En matière de transmission de patrimoine aussi, les super-riches pratiquent l’évitement. Parmi les nombreuses niches fiscales disponibles pour limiter leur contribution au budget de l’État et garantir la fortune de leur progéniture, le pacte Dutreil est de plus en plus prisé. Destiné à l’origine à garantir la pérennité de l’appareil productif et son maintien entre des mains françaises, le dispositif permet, sous certaines conditions, d’exonérer d’impôts 75 % de la valeur d’un bien professionnel.
Mais, dans la réalité, « on pourrait considérer que le pacte Dutreil est largement détourné de son objet et utilisé principalement à des fins d’optimisation fiscale », écrivaient déjà fin 2023 les députés Jean-Paul Mattei (les Démocrates) et Nicolas Sansu (Parti communiste) dans leur rapport sur la fiscalité du patrimoine.
Tableau de maîtres et maisons de famille
La formule est une litote, tant les abus sont légion. Premier problème, « la définition d’un bien professionnel est très large et permet d’y faire entrer tout un tas de choses », explique Layla Abdelké Yakoub, responsable justice fiscale et inégalités de l’association Oxfam. Peuvent ainsi bénéficier de l’abattement de 75 %, des propriétés familiales passées en société civile immobilière (SCI), n’importe quel bien inclus dans une holding, y compris des œuvres d’art et actions même d’entreprises étrangères, sans limite de montant.
Le pacte Dutreil peut de plus être combiné avec tout un tas d’autres avantages fiscaux. Résultat, la taxe sur un bien transmis dans ce cadre peut se limiter à 5 %, loin des 45 % appliqués en principe au-dessus de 1,8 million d’euros. Ce cumul des exemptions fiscales concerne surtout les donations avant décès, qui par suite représentent plus de 90 % des pactes signés. « Grâce à ça, Bernard Arnault peut céder 100 millions d’euros de ses parts à ses enfants et ne payer des droits de succession que sur cinq millions », résume Nicolas Sansu, auteur d’une proposition de loi (PPL) pour recadrer le pacte Dutreil sur sa fonction initiale.

TÂCHE DONNÉE 1:
Relevez chaque ligne des enregistrements qui contient le mot « distance ».

SUPPORT D'EXERCICE:
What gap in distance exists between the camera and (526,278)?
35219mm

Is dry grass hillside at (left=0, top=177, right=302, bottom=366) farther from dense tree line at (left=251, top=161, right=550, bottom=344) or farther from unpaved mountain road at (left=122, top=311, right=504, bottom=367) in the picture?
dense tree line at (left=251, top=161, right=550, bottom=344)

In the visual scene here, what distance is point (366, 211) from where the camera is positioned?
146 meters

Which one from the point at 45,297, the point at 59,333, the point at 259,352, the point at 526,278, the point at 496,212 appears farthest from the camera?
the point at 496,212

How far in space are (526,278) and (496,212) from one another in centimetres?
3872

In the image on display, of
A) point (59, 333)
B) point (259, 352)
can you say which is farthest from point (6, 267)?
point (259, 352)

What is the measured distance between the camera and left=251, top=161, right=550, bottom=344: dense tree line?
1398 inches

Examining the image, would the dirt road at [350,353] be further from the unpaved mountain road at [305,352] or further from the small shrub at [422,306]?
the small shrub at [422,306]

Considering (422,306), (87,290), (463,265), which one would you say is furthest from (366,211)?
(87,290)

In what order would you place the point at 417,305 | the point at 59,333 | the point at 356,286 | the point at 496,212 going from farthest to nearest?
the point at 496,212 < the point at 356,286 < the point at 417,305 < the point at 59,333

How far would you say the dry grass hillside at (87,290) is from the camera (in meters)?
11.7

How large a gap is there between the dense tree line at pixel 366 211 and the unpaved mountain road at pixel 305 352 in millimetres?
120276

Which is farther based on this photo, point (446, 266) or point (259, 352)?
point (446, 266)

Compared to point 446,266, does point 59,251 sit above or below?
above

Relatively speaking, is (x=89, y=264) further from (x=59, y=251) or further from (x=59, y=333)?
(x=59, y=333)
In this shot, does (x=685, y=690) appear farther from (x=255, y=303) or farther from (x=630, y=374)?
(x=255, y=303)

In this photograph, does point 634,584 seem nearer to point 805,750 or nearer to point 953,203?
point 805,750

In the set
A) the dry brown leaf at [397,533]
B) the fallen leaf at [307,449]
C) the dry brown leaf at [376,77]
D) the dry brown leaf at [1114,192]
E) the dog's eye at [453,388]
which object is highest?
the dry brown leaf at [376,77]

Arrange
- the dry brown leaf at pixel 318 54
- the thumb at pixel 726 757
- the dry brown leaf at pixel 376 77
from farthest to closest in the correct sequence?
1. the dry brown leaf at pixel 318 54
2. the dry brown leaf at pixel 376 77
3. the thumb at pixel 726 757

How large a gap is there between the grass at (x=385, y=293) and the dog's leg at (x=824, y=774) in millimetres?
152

TÂCHE DONNÉE 2:
Recopiez mot pour mot l'intégralité du texte sur le pacte Dutreil.

RÉPONSE COMPLÈTE 1:
What gap in distance exists between the camera and (526,278)?
In the visual scene here, what distance is point (366, 211) from where the camera is positioned?
What is the measured distance between the camera and left=251, top=161, right=550, bottom=344: dense tree line?

RÉPONSE COMPLÈTE 2:
En matière de transmission de patrimoine aussi, les super-riches pratiquent l’évitement. Parmi les nombreuses niches fiscales disponibles pour limiter leur contribution au budget de l’État et garantir la fortune de leur progéniture, le pacte Dutreil est de plus en plus prisé. Destiné à l’origine à garantir la pérennité de l’appareil productif et son maintien entre des mains françaises, le dispositif permet, sous certaines conditions, d’exonérer d’impôts 75 % de la valeur d’un bien professionnel.
Mais, dans la réalité, « on pourrait considérer que le pacte Dutreil est largement détourné de son objet et utilisé principalement à des fins d’optimisation fiscale », écrivaient déjà fin 2023 les députés Jean-Paul Mattei (les Démocrates) et Nicolas Sansu (Parti communiste) dans leur rapport sur la fiscalité du patrimoine.
Tableau de maîtres et maisons de famille
La formule est une litote, tant les abus sont légion. Premier problème, « la définition d’un bien professionnel est très large et permet d’y faire entrer tout un tas de choses », explique Layla Abdelké Yakoub, responsable justice fiscale et inégalités de l’association Oxfam. Peuvent ainsi bénéficier de l’abattement de 75 %, des propriétés familiales passées en société civile immobilière (SCI), n’importe quel bien inclus dans une holding, y compris des œuvres d’art et actions même d’entreprises étrangères, sans limite de montant.
Le pacte Dutreil peut de plus être combiné avec tout un tas d’autres avantages fiscaux. Résultat, la taxe sur un bien transmis dans ce cadre peut se limiter à 5 %, loin des 45 % appliqués en principe au-dessus de 1,8 million d’euros. Ce cumul des exemptions fiscales concerne surtout les donations avant décès, qui par suite représentent plus de 90 % des pactes signés. « Grâce à ça, Bernard Arnault peut céder 100 millions d’euros de ses parts à ses enfants et ne payer des droits de succession que sur cinq millions », résume Nicolas Sansu, auteur d’une proposition de loi (PPL) pour recadrer le pacte Dutreil sur sa fonction initiale.